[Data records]
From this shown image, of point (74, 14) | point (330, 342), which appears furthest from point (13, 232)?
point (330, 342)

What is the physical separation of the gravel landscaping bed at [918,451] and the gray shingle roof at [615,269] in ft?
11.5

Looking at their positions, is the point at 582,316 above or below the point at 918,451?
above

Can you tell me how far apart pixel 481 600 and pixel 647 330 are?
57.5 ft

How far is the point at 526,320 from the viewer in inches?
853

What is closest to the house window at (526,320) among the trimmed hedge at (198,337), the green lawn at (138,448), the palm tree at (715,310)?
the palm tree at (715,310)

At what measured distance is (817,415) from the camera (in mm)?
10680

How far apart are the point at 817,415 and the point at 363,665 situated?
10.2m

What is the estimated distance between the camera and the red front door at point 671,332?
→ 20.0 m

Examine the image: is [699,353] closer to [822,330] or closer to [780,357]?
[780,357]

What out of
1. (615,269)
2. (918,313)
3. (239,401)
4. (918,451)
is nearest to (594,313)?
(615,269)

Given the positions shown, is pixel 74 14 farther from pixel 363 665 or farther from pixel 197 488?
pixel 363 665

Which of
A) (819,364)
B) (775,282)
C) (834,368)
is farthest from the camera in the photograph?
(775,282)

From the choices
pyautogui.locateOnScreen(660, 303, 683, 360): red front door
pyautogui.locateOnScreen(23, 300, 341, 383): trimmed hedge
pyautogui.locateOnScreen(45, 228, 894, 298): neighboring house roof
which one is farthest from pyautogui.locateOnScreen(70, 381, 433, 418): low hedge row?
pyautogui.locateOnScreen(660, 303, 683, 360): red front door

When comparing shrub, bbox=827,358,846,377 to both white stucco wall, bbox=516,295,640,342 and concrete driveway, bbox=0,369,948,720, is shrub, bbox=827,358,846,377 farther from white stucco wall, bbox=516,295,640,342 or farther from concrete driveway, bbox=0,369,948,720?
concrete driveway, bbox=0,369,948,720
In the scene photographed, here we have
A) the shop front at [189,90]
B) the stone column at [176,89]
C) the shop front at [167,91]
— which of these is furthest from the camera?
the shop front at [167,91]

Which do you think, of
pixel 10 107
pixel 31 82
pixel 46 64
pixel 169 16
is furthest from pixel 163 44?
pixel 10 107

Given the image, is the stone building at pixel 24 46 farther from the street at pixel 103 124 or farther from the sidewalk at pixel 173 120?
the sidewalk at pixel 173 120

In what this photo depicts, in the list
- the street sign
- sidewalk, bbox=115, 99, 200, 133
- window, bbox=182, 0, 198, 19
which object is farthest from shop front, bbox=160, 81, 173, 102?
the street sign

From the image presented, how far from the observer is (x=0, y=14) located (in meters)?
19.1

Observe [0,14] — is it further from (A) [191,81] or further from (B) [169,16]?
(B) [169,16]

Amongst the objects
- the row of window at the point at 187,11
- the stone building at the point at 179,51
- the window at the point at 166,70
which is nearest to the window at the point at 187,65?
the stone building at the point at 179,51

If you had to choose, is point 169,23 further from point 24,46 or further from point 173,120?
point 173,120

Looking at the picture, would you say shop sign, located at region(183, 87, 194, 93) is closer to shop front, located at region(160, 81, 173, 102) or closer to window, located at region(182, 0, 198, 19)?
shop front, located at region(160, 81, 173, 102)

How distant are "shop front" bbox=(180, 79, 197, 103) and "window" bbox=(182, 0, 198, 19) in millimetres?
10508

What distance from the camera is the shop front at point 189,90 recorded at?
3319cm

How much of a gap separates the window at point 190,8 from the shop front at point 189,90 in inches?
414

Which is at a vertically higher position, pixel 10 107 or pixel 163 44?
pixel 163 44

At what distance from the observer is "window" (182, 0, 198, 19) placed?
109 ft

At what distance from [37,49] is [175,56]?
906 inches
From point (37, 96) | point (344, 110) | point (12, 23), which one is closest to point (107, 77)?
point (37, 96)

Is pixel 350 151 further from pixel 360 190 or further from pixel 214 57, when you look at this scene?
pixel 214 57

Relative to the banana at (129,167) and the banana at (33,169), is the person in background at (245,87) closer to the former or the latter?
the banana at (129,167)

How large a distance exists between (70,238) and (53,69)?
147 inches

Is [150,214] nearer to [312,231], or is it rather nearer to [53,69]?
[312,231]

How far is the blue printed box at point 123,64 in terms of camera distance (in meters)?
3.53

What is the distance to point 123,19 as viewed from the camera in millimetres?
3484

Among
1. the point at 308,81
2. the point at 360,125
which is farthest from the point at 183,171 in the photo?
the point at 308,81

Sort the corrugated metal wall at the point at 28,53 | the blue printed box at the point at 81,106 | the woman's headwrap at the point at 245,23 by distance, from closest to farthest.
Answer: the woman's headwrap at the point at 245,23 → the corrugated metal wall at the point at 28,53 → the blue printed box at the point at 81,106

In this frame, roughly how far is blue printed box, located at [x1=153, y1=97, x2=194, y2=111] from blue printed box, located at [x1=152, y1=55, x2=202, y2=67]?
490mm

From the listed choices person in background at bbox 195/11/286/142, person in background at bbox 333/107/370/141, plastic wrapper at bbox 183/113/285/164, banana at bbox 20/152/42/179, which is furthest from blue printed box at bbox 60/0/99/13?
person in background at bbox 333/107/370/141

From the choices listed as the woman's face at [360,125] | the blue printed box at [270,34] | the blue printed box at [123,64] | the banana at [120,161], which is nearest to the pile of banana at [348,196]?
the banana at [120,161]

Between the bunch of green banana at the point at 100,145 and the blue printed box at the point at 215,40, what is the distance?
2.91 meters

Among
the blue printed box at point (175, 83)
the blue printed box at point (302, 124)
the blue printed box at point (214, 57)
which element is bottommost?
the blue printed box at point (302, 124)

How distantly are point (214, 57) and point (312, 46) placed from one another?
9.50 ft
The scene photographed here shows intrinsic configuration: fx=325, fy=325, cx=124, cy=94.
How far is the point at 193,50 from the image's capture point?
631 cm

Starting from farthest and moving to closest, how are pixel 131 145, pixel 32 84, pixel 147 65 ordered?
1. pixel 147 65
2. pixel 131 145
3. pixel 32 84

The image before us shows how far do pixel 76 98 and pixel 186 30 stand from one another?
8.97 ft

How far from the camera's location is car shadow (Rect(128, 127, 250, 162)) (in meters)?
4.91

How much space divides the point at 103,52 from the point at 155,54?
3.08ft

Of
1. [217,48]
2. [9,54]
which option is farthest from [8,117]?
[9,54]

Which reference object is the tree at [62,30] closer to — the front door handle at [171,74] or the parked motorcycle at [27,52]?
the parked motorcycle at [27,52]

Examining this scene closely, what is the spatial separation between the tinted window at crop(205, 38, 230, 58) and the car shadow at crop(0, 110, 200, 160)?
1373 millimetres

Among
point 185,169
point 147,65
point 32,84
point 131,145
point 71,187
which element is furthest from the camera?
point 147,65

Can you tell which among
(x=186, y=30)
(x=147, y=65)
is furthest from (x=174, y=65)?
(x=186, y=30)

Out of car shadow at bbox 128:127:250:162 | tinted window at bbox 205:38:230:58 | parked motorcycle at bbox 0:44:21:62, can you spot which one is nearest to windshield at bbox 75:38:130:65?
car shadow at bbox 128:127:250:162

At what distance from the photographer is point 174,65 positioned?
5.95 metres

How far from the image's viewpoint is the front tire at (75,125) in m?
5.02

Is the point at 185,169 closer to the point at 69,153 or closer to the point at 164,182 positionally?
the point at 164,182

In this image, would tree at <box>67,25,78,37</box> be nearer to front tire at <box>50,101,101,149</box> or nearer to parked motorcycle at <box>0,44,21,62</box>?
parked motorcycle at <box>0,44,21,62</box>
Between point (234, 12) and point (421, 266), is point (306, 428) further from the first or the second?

Required task: All of the entries need to be reproduced exactly; please write them out.

Written solution:
From this shown image, of point (74, 14) | point (330, 342), which appears furthest from point (13, 232)?
point (330, 342)

What is the physical separation of the gravel landscaping bed at [918,451] and the gray shingle roof at [615,269] in ft?
11.5

Looking at their positions, is the point at 582,316 above or below the point at 918,451?
above

Can you tell me how far apart pixel 481 600 and pixel 647 330 are?
57.5 ft

How far is the point at 526,320 from the viewer in inches?
853

What is closest to the house window at (526,320) among the trimmed hedge at (198,337), the green lawn at (138,448), the palm tree at (715,310)?
the palm tree at (715,310)

At what measured distance is (817,415) from the camera (in mm)?
10680

How far apart are the point at 817,415 and the point at 363,665 situated?
10.2m

What is the estimated distance between the camera and the red front door at point 671,332?
→ 20.0 m

Examine the image: is [699,353] closer to [822,330] or closer to [780,357]?
[780,357]

What out of
1. (615,269)
2. (918,313)
3. (239,401)
4. (918,451)
is nearest to (594,313)?
(615,269)

Given the positions shown, is pixel 74 14 farther from pixel 363 665 or farther from pixel 197 488?
pixel 363 665

Which of
A) (819,364)
B) (775,282)
C) (834,368)
is farthest from the camera in the photograph?
(775,282)

From the choices
pyautogui.locateOnScreen(660, 303, 683, 360): red front door
pyautogui.locateOnScreen(23, 300, 341, 383): trimmed hedge
pyautogui.locateOnScreen(45, 228, 894, 298): neighboring house roof
which one is farthest from pyautogui.locateOnScreen(70, 381, 433, 418): low hedge row?
pyautogui.locateOnScreen(660, 303, 683, 360): red front door

When comparing shrub, bbox=827,358,846,377 to both white stucco wall, bbox=516,295,640,342 and concrete driveway, bbox=0,369,948,720, is shrub, bbox=827,358,846,377 farther from white stucco wall, bbox=516,295,640,342 or farther from concrete driveway, bbox=0,369,948,720?
concrete driveway, bbox=0,369,948,720
In the scene photographed, here we have
A) the shop front at [189,90]
B) the stone column at [176,89]
C) the shop front at [167,91]
— which of these is furthest from the camera?
the shop front at [167,91]

Which do you think, of
pixel 10 107
pixel 31 82
pixel 46 64
pixel 169 16
is furthest from pixel 163 44?
pixel 10 107

Given the image, is the stone building at pixel 24 46 farther from the street at pixel 103 124 or farther from the sidewalk at pixel 173 120?
the sidewalk at pixel 173 120

In what this photo depicts, in the list
- the street sign
- sidewalk, bbox=115, 99, 200, 133
- window, bbox=182, 0, 198, 19
which object is farthest from shop front, bbox=160, 81, 173, 102?
the street sign

From the image presented, how far from the observer is (x=0, y=14) located (in meters)?
19.1

Observe [0,14] — is it further from (A) [191,81] or further from (B) [169,16]?
(B) [169,16]

Amongst the objects
- the row of window at the point at 187,11
- the stone building at the point at 179,51
- the window at the point at 166,70
which is nearest to the window at the point at 187,65?
the stone building at the point at 179,51

If you had to choose, is point 169,23 further from point 24,46 or further from point 173,120?
point 173,120

Looking at the picture, would you say shop sign, located at region(183, 87, 194, 93) is closer to shop front, located at region(160, 81, 173, 102) or closer to window, located at region(182, 0, 198, 19)?
shop front, located at region(160, 81, 173, 102)

How distant are "shop front" bbox=(180, 79, 197, 103) and "window" bbox=(182, 0, 198, 19) in millimetres?
10508

What distance from the camera is the shop front at point 189,90 recorded at?
3319cm

How much of a gap separates the window at point 190,8 from the shop front at point 189,90 in inches?
414

Which is at a vertically higher position, pixel 10 107 or pixel 163 44?
pixel 163 44

At what distance from the observer is "window" (182, 0, 198, 19) placed?
109 ft

At what distance from [37,49] is [175,56]?
906 inches
From point (37, 96) | point (344, 110) | point (12, 23), which one is closest to point (107, 77)?
point (37, 96)

Is pixel 350 151 further from pixel 360 190 or further from pixel 214 57, when you look at this scene?
pixel 214 57

Relative to the banana at (129,167) and the banana at (33,169), is the person in background at (245,87) closer to the former or the latter?
the banana at (129,167)

How large a distance exists between (70,238) and (53,69)?
147 inches

Is [150,214] nearer to [312,231], or is it rather nearer to [53,69]?
[312,231]

How far is the blue printed box at point 123,64 in terms of camera distance (in meters)?
3.53

What is the distance to point 123,19 as viewed from the camera in millimetres?
3484

Among
1. the point at 308,81
2. the point at 360,125
which is farthest from the point at 183,171 in the photo?
the point at 308,81

Sort the corrugated metal wall at the point at 28,53 | the blue printed box at the point at 81,106 | the woman's headwrap at the point at 245,23 by distance, from closest to farthest.
Answer: the woman's headwrap at the point at 245,23 → the corrugated metal wall at the point at 28,53 → the blue printed box at the point at 81,106

In this frame, roughly how far is blue printed box, located at [x1=153, y1=97, x2=194, y2=111] from blue printed box, located at [x1=152, y1=55, x2=202, y2=67]?
490mm

From the listed choices person in background at bbox 195/11/286/142, person in background at bbox 333/107/370/141, plastic wrapper at bbox 183/113/285/164, banana at bbox 20/152/42/179, which is furthest from blue printed box at bbox 60/0/99/13?
person in background at bbox 333/107/370/141

From the choices listed as the woman's face at [360,125] | the blue printed box at [270,34] | the blue printed box at [123,64] | the banana at [120,161], which is nearest to the pile of banana at [348,196]?
the banana at [120,161]

Between the bunch of green banana at the point at 100,145 and the blue printed box at the point at 215,40, what is the distance?
2.91 meters

Among
the blue printed box at point (175, 83)
the blue printed box at point (302, 124)
the blue printed box at point (214, 57)
which element is bottommost?
the blue printed box at point (302, 124)

How distantly are point (214, 57) and point (312, 46) placed from one another?
9.50 ft
The scene photographed here shows intrinsic configuration: fx=325, fy=325, cx=124, cy=94.
How far is the point at 193,50 from the image's capture point?
631 cm

Starting from farthest and moving to closest, how are pixel 131 145, pixel 32 84, pixel 147 65 ordered?
1. pixel 147 65
2. pixel 131 145
3. pixel 32 84

The image before us shows how far do pixel 76 98 and pixel 186 30 stand from one another?
8.97 ft

How far from the camera's location is car shadow (Rect(128, 127, 250, 162)) (in meters)?
4.91

How much space divides the point at 103,52 from the point at 155,54?
3.08ft

Of
1. [217,48]
2. [9,54]
which option is farthest from [8,117]?
[9,54]

Which reference object is the tree at [62,30] closer to — the front door handle at [171,74] or the parked motorcycle at [27,52]?
the parked motorcycle at [27,52]

Examining this scene closely, what is the spatial separation between the tinted window at crop(205, 38, 230, 58) and the car shadow at crop(0, 110, 200, 160)?
1373 millimetres

Among
point 185,169
point 147,65
point 32,84
point 131,145
point 71,187
which element is furthest from the camera?
point 147,65

Can you tell which among
(x=186, y=30)
(x=147, y=65)
is furthest from (x=174, y=65)?
(x=186, y=30)

Out of car shadow at bbox 128:127:250:162 | tinted window at bbox 205:38:230:58 | parked motorcycle at bbox 0:44:21:62, can you spot which one is nearest to windshield at bbox 75:38:130:65?
car shadow at bbox 128:127:250:162

At what distance from the photographer is point 174,65 positioned?
5.95 metres

How far from the image's viewpoint is the front tire at (75,125) in m?
5.02

Is the point at 185,169 closer to the point at 69,153 or closer to the point at 164,182 positionally?
the point at 164,182

In this image, would tree at <box>67,25,78,37</box> be nearer to front tire at <box>50,101,101,149</box> or nearer to parked motorcycle at <box>0,44,21,62</box>?
parked motorcycle at <box>0,44,21,62</box>
Between point (234, 12) and point (421, 266), is point (306, 428) further from the first or the second?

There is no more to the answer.